Collected data entries:

=====

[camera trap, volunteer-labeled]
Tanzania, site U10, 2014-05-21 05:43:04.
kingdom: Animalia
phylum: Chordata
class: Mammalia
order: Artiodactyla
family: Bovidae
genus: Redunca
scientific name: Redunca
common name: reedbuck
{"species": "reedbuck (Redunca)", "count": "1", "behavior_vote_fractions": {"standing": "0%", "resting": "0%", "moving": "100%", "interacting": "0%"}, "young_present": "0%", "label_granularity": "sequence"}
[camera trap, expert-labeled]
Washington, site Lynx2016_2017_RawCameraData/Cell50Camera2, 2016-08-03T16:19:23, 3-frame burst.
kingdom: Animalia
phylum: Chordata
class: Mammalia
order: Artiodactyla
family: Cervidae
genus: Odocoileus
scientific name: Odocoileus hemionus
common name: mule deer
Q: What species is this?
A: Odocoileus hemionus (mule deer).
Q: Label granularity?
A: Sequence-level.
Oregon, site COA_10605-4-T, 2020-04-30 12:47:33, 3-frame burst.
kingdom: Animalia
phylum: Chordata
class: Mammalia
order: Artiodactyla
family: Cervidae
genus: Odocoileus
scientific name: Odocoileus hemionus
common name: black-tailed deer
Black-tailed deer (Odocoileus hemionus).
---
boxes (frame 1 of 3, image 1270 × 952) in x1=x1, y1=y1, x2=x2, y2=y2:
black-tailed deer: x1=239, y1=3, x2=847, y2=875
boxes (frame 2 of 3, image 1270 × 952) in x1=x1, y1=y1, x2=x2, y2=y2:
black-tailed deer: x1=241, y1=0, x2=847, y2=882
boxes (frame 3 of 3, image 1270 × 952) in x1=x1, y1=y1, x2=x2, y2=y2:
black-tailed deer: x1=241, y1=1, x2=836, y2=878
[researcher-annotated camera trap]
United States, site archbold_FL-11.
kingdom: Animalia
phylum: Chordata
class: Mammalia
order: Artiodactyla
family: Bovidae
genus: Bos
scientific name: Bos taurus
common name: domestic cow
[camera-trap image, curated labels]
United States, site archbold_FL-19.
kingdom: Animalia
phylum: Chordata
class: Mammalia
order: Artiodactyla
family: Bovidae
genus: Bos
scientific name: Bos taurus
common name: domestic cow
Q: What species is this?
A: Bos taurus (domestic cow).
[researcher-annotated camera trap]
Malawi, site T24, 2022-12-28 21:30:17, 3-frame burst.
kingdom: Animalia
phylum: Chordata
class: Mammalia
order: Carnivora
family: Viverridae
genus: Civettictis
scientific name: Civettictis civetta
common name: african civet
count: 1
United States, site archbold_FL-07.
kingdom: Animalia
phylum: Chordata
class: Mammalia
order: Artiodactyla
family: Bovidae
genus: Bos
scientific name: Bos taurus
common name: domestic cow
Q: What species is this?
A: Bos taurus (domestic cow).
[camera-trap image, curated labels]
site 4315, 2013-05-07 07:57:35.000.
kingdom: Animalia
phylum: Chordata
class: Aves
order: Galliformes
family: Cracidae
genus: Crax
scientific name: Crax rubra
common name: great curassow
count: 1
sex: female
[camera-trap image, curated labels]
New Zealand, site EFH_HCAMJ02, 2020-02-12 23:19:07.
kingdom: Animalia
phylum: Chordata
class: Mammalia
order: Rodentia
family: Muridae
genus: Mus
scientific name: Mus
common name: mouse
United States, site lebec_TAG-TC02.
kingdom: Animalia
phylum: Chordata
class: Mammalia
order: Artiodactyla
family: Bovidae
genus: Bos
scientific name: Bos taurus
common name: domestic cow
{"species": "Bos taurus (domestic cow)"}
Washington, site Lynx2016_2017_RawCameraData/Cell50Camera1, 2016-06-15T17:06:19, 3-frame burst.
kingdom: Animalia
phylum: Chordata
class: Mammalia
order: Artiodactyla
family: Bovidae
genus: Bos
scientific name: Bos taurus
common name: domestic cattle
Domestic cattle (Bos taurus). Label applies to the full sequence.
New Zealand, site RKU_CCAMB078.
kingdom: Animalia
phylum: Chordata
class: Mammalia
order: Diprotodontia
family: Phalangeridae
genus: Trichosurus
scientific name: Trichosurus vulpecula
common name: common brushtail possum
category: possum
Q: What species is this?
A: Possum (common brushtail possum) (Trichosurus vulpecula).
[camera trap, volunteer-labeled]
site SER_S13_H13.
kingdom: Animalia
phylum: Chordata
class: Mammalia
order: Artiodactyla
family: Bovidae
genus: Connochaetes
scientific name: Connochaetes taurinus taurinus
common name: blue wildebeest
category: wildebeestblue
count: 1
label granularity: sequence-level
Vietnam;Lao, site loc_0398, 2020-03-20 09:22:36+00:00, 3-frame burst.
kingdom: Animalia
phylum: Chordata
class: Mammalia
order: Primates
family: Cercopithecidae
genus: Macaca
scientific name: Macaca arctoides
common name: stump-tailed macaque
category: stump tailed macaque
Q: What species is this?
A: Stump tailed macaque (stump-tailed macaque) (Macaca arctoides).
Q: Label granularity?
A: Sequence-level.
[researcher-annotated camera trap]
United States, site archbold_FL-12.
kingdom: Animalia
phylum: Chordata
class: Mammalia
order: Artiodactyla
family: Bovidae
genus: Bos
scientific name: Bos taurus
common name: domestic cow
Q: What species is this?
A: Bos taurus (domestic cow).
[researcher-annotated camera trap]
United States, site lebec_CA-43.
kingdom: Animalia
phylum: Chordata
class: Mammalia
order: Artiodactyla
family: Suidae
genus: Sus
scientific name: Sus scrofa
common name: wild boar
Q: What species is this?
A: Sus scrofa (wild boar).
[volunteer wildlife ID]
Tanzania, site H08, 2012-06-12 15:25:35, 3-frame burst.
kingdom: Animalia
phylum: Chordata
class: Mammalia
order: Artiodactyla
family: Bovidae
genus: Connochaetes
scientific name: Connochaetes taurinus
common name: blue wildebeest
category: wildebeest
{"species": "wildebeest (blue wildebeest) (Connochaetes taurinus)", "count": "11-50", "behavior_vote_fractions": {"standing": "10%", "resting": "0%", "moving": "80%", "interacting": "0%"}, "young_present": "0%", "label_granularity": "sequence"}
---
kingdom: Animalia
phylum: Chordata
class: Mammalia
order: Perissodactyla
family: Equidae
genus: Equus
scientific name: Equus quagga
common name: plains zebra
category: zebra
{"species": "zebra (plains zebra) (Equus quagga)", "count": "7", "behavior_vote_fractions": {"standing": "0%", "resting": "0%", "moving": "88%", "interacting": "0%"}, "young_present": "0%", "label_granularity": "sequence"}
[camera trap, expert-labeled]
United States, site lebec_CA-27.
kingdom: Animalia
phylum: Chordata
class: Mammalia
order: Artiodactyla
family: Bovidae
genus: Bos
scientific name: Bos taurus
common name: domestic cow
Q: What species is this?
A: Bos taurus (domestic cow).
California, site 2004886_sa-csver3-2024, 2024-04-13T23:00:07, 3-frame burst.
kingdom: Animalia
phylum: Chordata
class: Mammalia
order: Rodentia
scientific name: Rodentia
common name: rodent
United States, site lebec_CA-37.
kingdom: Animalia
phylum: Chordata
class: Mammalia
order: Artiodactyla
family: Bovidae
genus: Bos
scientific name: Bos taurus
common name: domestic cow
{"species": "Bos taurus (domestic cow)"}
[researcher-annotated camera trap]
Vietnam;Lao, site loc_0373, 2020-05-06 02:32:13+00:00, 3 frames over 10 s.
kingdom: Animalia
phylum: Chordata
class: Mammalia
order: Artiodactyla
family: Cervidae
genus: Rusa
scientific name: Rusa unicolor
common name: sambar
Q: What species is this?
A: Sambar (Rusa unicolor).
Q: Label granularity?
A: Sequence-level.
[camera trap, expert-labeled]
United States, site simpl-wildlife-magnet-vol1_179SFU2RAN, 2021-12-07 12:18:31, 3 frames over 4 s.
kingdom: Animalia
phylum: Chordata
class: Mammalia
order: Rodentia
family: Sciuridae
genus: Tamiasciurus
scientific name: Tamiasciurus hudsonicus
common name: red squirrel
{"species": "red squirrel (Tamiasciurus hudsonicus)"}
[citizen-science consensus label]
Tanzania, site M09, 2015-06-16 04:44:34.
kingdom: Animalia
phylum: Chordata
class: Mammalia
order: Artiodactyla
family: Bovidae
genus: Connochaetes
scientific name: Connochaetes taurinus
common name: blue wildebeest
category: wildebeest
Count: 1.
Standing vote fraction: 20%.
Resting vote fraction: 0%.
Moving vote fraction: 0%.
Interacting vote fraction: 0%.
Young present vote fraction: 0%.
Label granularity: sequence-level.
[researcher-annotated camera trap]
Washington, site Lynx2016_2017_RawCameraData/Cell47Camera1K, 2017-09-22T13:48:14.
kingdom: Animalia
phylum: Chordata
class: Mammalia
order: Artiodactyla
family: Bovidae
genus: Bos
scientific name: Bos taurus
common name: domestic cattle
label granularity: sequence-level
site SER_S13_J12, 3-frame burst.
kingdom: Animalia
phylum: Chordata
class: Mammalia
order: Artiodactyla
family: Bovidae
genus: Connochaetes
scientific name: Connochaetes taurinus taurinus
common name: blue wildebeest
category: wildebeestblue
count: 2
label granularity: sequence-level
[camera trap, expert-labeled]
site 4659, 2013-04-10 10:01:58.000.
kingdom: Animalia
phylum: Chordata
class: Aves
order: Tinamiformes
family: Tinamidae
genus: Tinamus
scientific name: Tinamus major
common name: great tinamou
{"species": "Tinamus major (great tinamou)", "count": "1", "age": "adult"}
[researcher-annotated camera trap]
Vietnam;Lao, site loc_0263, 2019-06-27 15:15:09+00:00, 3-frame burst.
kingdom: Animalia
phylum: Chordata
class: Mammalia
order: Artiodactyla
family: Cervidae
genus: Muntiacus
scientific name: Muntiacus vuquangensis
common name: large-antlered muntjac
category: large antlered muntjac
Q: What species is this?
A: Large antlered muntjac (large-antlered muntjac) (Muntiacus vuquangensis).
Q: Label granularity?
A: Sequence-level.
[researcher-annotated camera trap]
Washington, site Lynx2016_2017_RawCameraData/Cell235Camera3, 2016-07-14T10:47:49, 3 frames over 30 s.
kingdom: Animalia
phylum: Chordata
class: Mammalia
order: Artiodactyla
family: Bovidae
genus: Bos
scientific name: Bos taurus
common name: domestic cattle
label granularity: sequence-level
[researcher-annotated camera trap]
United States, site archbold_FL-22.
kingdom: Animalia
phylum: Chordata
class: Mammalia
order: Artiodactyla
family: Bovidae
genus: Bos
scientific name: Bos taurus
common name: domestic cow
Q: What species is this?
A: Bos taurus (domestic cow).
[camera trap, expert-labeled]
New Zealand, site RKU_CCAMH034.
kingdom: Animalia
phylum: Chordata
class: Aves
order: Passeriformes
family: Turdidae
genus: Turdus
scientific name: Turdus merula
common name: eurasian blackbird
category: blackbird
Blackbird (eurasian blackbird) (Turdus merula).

=====

§ What is needed
Show me all lines in the records that contain "quagga".

§ Solution to the problem
scientific name: Equus quagga
{"species": "zebra (plains zebra) (Equus quagga)", "count": "7", "behavior_vote_fractions": {"standing": "0%", "resting": "0%", "moving": "88%", "interacting": "0%"}, "young_present": "0%", "label_granularity": "sequence"}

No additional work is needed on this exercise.